La madrugada era el único testigo de la obsesión.
En la penumbra de su despacho, iluminada solo por la luz de la pantalla, Michelle repasaba por enésima vez los informes. Los rostros de las víctimas le devolvían una mirada vacía, como si le exigieran respuestas que aún no podía darles. Las coincidencias eran débiles, hilos sueltos que se resistían a formar un patrón. Y sin embargo, algo dentro de ella sabía que estaba cerca, muy cerca.
Lucien apareció en silencio, como una sombra familiar. Llevaba dos tazas de café y una expresión serena, como si su presencia fuera tan necesaria como el oxígeno.
—No has dormido nada —dijo, sin reproche, mientras dejaba una de las tazas a su lado.
—No puedo permitirme el lujo de descansar. Hay un asesino ahí fuera, Lucien. Y cada hora que pasa es una condena para alguien más.
Él no discutió. No era su estilo contradecirla cuando la oscuridad la envolvía. En cambio, tomó asiento frente a ella, cruzó las piernas y la observó con esa intensidad que siempre lograba desarmarla.
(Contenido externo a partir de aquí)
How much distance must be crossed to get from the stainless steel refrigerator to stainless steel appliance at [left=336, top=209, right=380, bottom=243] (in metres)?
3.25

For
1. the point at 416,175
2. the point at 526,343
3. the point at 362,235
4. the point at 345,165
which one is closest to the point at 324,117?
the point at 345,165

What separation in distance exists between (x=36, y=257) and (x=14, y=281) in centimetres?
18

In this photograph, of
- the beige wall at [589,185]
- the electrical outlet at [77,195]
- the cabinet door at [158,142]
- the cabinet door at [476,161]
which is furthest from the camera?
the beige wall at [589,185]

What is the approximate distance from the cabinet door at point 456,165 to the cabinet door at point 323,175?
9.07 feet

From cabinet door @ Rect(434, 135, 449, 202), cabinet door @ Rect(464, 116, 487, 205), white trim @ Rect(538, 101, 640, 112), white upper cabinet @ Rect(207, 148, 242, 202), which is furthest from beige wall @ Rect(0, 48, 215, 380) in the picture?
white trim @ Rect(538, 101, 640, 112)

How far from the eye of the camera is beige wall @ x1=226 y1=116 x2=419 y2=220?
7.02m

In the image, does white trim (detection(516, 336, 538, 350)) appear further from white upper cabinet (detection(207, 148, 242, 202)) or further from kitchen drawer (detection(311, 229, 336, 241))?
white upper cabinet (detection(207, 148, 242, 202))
—Déjame ayudarte a pensar —sugirió—. Eres la mente más brillante que conozco, Michelle, pero a veces, incluso las estrellas necesitan un telescopio para enfocarse.
Ella esbozó una sonrisa cansada.
—Eres demasiado bueno conmigo.
—No, amor. Solo soy el reflejo de lo que tú mereces.
El silencio se acomodó entre ellos, cómodo, denso, mientras Michelle desplegaba las fotografías de las escenas del crimen. Era como mirar versiones alternativas de sí misma: mujeres jóvenes, madres, con historias inconclusas. La herida de su infertilidad latía con cada rostro.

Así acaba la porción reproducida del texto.